- **EXERCISE DIRECTIONS**: Make an exact copy of the records, with the pictures left out.

- **MATERIAL**:
——————

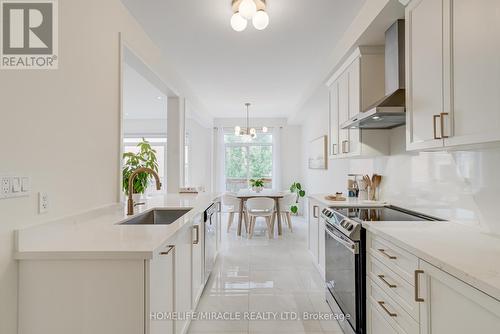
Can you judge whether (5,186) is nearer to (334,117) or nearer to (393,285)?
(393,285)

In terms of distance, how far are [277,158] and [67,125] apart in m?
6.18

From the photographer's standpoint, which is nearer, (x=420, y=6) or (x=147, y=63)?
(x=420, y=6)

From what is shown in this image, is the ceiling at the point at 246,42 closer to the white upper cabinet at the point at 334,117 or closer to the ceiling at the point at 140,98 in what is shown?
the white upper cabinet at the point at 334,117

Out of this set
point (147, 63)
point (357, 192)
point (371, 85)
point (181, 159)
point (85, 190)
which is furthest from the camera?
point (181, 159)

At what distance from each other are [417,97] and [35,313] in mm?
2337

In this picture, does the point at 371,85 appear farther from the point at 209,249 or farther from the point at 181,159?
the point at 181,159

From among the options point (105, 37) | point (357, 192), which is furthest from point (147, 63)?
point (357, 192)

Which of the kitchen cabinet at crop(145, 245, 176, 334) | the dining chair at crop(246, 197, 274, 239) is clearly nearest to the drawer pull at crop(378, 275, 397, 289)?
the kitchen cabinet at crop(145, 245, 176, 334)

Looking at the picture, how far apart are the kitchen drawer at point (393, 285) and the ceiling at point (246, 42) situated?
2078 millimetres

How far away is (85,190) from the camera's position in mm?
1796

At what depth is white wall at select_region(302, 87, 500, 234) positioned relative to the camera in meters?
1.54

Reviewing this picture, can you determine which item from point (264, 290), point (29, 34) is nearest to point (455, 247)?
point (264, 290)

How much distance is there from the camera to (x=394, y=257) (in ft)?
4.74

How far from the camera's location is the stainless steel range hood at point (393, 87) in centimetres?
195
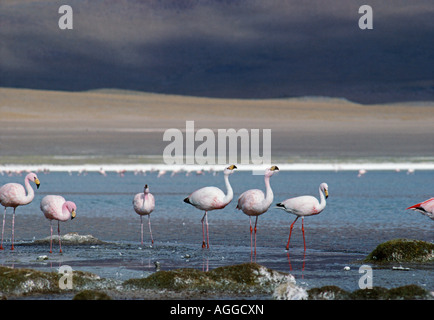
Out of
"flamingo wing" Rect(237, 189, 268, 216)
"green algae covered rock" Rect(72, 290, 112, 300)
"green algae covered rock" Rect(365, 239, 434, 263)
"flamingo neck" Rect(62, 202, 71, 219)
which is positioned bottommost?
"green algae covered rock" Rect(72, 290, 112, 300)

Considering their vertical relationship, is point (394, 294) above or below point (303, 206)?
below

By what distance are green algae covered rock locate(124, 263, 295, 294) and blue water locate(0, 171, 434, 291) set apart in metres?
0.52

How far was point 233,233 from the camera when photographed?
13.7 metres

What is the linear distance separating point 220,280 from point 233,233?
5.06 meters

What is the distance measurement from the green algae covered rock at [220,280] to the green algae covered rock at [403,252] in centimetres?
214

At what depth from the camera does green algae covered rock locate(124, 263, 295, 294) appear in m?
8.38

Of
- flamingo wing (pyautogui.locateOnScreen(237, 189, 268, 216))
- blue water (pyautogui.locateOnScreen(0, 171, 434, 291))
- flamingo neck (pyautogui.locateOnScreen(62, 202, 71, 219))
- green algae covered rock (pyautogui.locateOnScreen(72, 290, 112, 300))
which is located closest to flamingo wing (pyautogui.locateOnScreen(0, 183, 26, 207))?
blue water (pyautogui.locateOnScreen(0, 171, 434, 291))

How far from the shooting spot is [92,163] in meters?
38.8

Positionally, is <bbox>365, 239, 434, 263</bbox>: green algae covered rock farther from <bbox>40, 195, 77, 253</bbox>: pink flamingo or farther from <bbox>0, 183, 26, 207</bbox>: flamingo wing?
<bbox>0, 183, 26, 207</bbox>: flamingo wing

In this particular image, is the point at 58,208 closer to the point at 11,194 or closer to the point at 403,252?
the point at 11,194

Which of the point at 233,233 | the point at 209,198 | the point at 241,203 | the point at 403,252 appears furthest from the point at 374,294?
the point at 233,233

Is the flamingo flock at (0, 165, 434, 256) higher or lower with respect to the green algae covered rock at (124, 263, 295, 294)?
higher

——————

- **COMPLETED TASK**:
Can you judge whether (5,186) is nearer to (334,117) or nearer to (393,285)?
(393,285)

In terms of distance, how far are [277,158] and [67,125] apart in m?
6.18

From the photographer's standpoint, which is nearer, (x=420, y=6) or (x=147, y=63)?
(x=420, y=6)

From what is shown in this image, is the ceiling at the point at 246,42 closer to the white upper cabinet at the point at 334,117 or closer to the ceiling at the point at 140,98 in what is shown?
the white upper cabinet at the point at 334,117

Out of this set
point (147, 63)
point (357, 192)
point (371, 85)
point (181, 159)
point (85, 190)
which is furthest from the camera?
point (181, 159)

At what distance from each other are [417,97] and [35,313] in mm?
2337

In this picture, does the point at 371,85 appear farther from the point at 209,249 or farther from the point at 181,159?
the point at 181,159

From among the options point (105, 37) | point (357, 192), which is furthest from point (147, 63)?
point (357, 192)

Which of the kitchen cabinet at crop(145, 245, 176, 334) | the dining chair at crop(246, 197, 274, 239) is clearly nearest to the drawer pull at crop(378, 275, 397, 289)?
the kitchen cabinet at crop(145, 245, 176, 334)

Looking at the picture, how far apart are the kitchen drawer at point (393, 285) and the ceiling at point (246, 42) situated?
2078 millimetres

How far away is (85,190) from the camera's position in mm?
1796

At what depth is white wall at select_region(302, 87, 500, 234) positioned relative to the camera in meters?
1.54

Reviewing this picture, can you determine which item from point (264, 290), point (29, 34) is nearest to point (455, 247)?
point (264, 290)

How much distance is there from the camera to (x=394, y=257) (in ft)?
4.74

How far from the camera's location is the stainless steel range hood at point (393, 87) in centimetres?
195
Out of
"flamingo wing" Rect(237, 189, 268, 216)
"green algae covered rock" Rect(72, 290, 112, 300)
"green algae covered rock" Rect(365, 239, 434, 263)
"flamingo neck" Rect(62, 202, 71, 219)
which is positioned bottommost?
"green algae covered rock" Rect(72, 290, 112, 300)

Considering their vertical relationship, is point (394, 294) above or below point (303, 206)?
below

By what distance are green algae covered rock locate(124, 263, 295, 294) and blue water locate(0, 171, 434, 291) set apart in metres?
0.52

How far was point 233,233 from the camera when photographed?
13.7 metres

What is the linear distance separating point 220,280 from point 233,233?
5.06 meters

What is the distance measurement from the green algae covered rock at [220,280] to the green algae covered rock at [403,252] in centimetres?
214

At what depth from the camera does green algae covered rock locate(124, 263, 295, 294) appear in m?
8.38

Of
- flamingo wing (pyautogui.locateOnScreen(237, 189, 268, 216))
- blue water (pyautogui.locateOnScreen(0, 171, 434, 291))
- flamingo neck (pyautogui.locateOnScreen(62, 202, 71, 219))
- green algae covered rock (pyautogui.locateOnScreen(72, 290, 112, 300))
which is located closest to flamingo wing (pyautogui.locateOnScreen(0, 183, 26, 207))?
blue water (pyautogui.locateOnScreen(0, 171, 434, 291))

How far from the shooting spot is [92,163] in meters?
38.8

Positionally, is <bbox>365, 239, 434, 263</bbox>: green algae covered rock farther from <bbox>40, 195, 77, 253</bbox>: pink flamingo or farther from <bbox>0, 183, 26, 207</bbox>: flamingo wing?
<bbox>0, 183, 26, 207</bbox>: flamingo wing

In this particular image, is the point at 58,208 closer to the point at 11,194 or closer to the point at 403,252?
the point at 11,194

Which of the point at 233,233 | the point at 209,198 | the point at 241,203 | the point at 403,252 appears furthest from the point at 374,294?
the point at 233,233

Is the flamingo flock at (0, 165, 434, 256) higher or lower with respect to the green algae covered rock at (124, 263, 295, 294)?
higher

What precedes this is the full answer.